**PASSAGE PROVIDED:**

===

To the person who struggled with Romaji. I also struggle. I use kana/kanji and only touch romaji to type into my PC. If I didn't do that I would be even worse. But give me a page of romanized Japanese and I have to read it out and I sometimes then miss stupidly easy words.
When I had a class using romaji at the start. Later on they learned kana (I already knew it) they could not spell the words correctly, and didn't know if it was a loan word or not, so wrote some things in hiragana wrongly. The teacher also wasn't great at romaji and would spell things wrong that she spelt ok in kana.

===

**MATERIAL SHOWN:**
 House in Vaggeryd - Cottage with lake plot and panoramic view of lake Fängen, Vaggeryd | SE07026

===

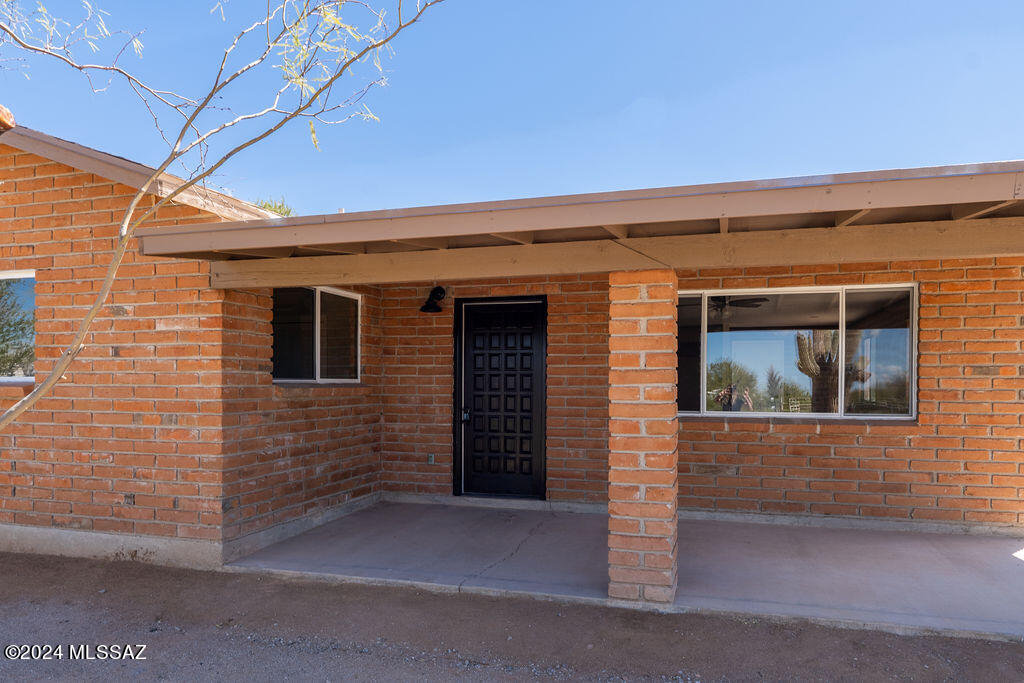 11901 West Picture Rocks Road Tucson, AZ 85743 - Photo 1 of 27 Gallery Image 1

===

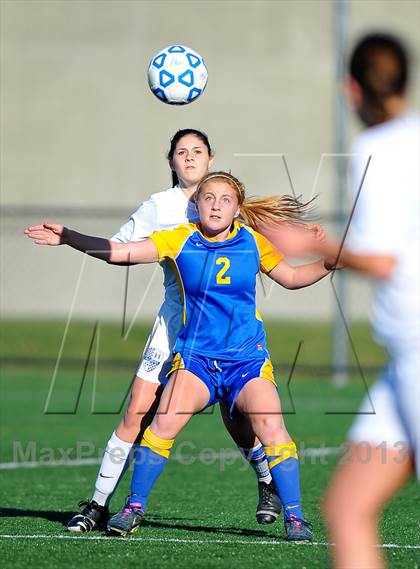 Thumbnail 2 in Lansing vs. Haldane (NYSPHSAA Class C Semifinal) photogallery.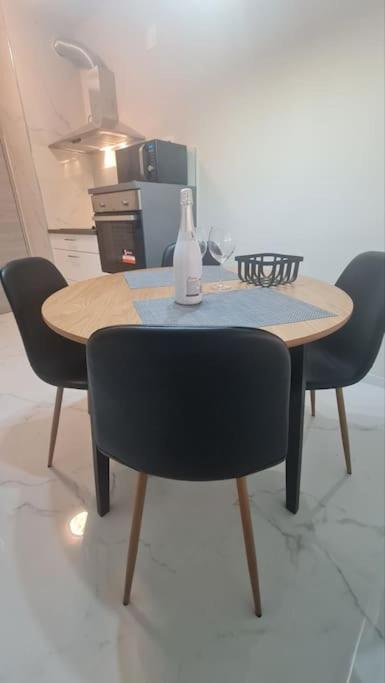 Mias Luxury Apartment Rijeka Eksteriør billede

===

**AIM OF THE EXERCISE:**
Resume the post about struggling with romaji when learning Japanese, continuing on from its final sentence.

**WRITTEN ANSWER:**
This seems similar to when you know 1000 words in vocab - written. But if you listen to those words even at a slow pace you would miss half of them
Romaji sucks and should be dropped asap, but so many places use it you end up having to know it. My great kanji dictionary uses romaji ;-(
When I tried a phase of trying to read books I got some kids books. I failed miserably. All that kana is a mare. They use casual when most text books teach polite/formal first. They use loads of vocab you don't see in text books - animal sounds etc. Even with a hard book you can do a wild guess with kanji, even if you don't know that much. And if you know quite a few conjugations you can even guess some of the whats going on.
I am a bit at a loss why this was a software qu and now is a romaji sucks argument?